The "Upper limit" parameter determines the number of cells across the grid when the program should stop iterating and print the results (by default it will stops at 10, i.e. the last grid is 9x9). For each size, the grid is generated and error statistics calculated for each cell. The grid is then shifted 25% of the grid size in the four cardinal directions to generate 4 additional grid layers, each with its own calculations.

The "Output Grid Time" option says which layer-set of the size sequence to output as a map. All 5 shifted layers are output, with the statistics for the layers as cell attributes. If you set the Output Grid Time to "-1", you get the final, most detailed set of grids. Otherwise set it to the number of grid cells you want across the output map.

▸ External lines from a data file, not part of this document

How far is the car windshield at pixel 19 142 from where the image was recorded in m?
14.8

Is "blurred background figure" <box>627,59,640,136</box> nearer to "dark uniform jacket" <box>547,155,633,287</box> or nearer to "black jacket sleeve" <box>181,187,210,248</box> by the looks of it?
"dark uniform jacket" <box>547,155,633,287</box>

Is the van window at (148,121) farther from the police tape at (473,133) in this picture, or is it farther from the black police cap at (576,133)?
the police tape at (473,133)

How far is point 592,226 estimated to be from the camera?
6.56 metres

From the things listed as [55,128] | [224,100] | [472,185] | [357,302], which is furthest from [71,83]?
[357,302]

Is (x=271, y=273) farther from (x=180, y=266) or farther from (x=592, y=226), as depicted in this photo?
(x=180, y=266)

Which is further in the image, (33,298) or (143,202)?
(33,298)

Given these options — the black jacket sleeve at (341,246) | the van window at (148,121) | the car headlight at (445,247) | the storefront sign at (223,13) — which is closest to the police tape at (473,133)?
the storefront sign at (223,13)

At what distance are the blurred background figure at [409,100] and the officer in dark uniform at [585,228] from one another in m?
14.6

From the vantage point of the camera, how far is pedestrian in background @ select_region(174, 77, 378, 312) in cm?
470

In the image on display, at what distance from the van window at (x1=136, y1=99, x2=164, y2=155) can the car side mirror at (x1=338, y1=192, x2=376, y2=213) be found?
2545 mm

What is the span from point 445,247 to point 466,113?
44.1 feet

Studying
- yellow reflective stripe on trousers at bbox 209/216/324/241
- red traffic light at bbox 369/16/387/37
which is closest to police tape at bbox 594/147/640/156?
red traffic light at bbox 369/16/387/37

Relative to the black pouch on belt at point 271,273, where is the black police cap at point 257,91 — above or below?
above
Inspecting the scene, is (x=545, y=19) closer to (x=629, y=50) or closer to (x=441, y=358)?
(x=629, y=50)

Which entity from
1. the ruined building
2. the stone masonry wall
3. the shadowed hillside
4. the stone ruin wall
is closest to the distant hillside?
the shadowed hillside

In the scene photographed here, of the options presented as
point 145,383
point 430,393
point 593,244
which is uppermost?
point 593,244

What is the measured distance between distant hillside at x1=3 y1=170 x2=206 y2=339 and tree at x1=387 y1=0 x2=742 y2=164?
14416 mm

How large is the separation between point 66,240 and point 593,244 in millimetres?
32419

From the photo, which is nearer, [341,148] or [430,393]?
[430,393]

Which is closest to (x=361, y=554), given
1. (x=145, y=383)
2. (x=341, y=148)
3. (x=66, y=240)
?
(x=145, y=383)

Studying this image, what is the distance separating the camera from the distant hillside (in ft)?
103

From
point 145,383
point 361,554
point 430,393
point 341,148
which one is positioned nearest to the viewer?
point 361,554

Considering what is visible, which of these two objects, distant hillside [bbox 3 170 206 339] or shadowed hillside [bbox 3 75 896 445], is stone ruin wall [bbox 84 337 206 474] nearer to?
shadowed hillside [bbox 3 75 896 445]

The program also generates a CVS file containing the aggregate error statistics for each of the five grids for each size (it is interesting to see the variation in these, and how much effect grid shifting has).

The usual way of running an analysis is to generate the CVS, plot the change in error with grid size, and then use the "Output Grid Time" option to generate the 5 layers for a grid size of particular interest. These can be displayed simultaneously by setting the transparency of each to 20% in ArcGIS.

Having run the analysis now have a look in the results directory. There should be one file called results.csv and lots of shapefiles. Each of the shapefiles is a grid which is created after the program has finished.

Map the grids using ArcGIS to see where the model is similar to the expected data (use the "AbsPctError" field which shows the percentage difference between the counts in each cell; Right Click Shapefile layer in ArcMap --> Properties --> Symbology --> Quantities --> Graduated Colors – alter Value and Color Ramp).

If you map all the grids at once, change their transparency to 20%. Notice that on the whole the model and the real data are fairly similar, with the exception of a few small areas. If we wanted to calibrate the model now, we would try to work out why the results in these areas were worse than in others.

Finally look at the results.csv file and generate a graph which shows how the goodness-of-fit changes as the resolution of the grid increases (the cell size decreases). The graph should look something like that to the right.

On the graph we've stuck a 3rd order polynomial trend line. This helps us to think about questions such as "At what scale do we get the maximum fit to the real data, while keeping a good level of resolution". This might be dictated by the use of the model (if you are only interested in regional scale results, that's the scale to use, for example), but otherwise you might like to think about, for example, using the scale where the initial drop in error evens off, suggesting that the scale-correlation effects identified in the lecture are becoming less important and the spatial relationships between the observed and predicted points have been optimally overlapped. This may be the best scale at which you get a good predictability, but high detail.

Graph: A Graph of goodness-of-fit against the number of cells.

References:

Costanza, R. (1989) Model goodness of fit: A multiple resolution procedure Ecological Modelling 47, 199-215.

Malleson, N.S., Heppenstall, A.J., See, L.M. and Evans, A.J (2009) Evaluating an Agent-Based Model of Burglary Working Paper 10/1, School of Geography, University of Leeds.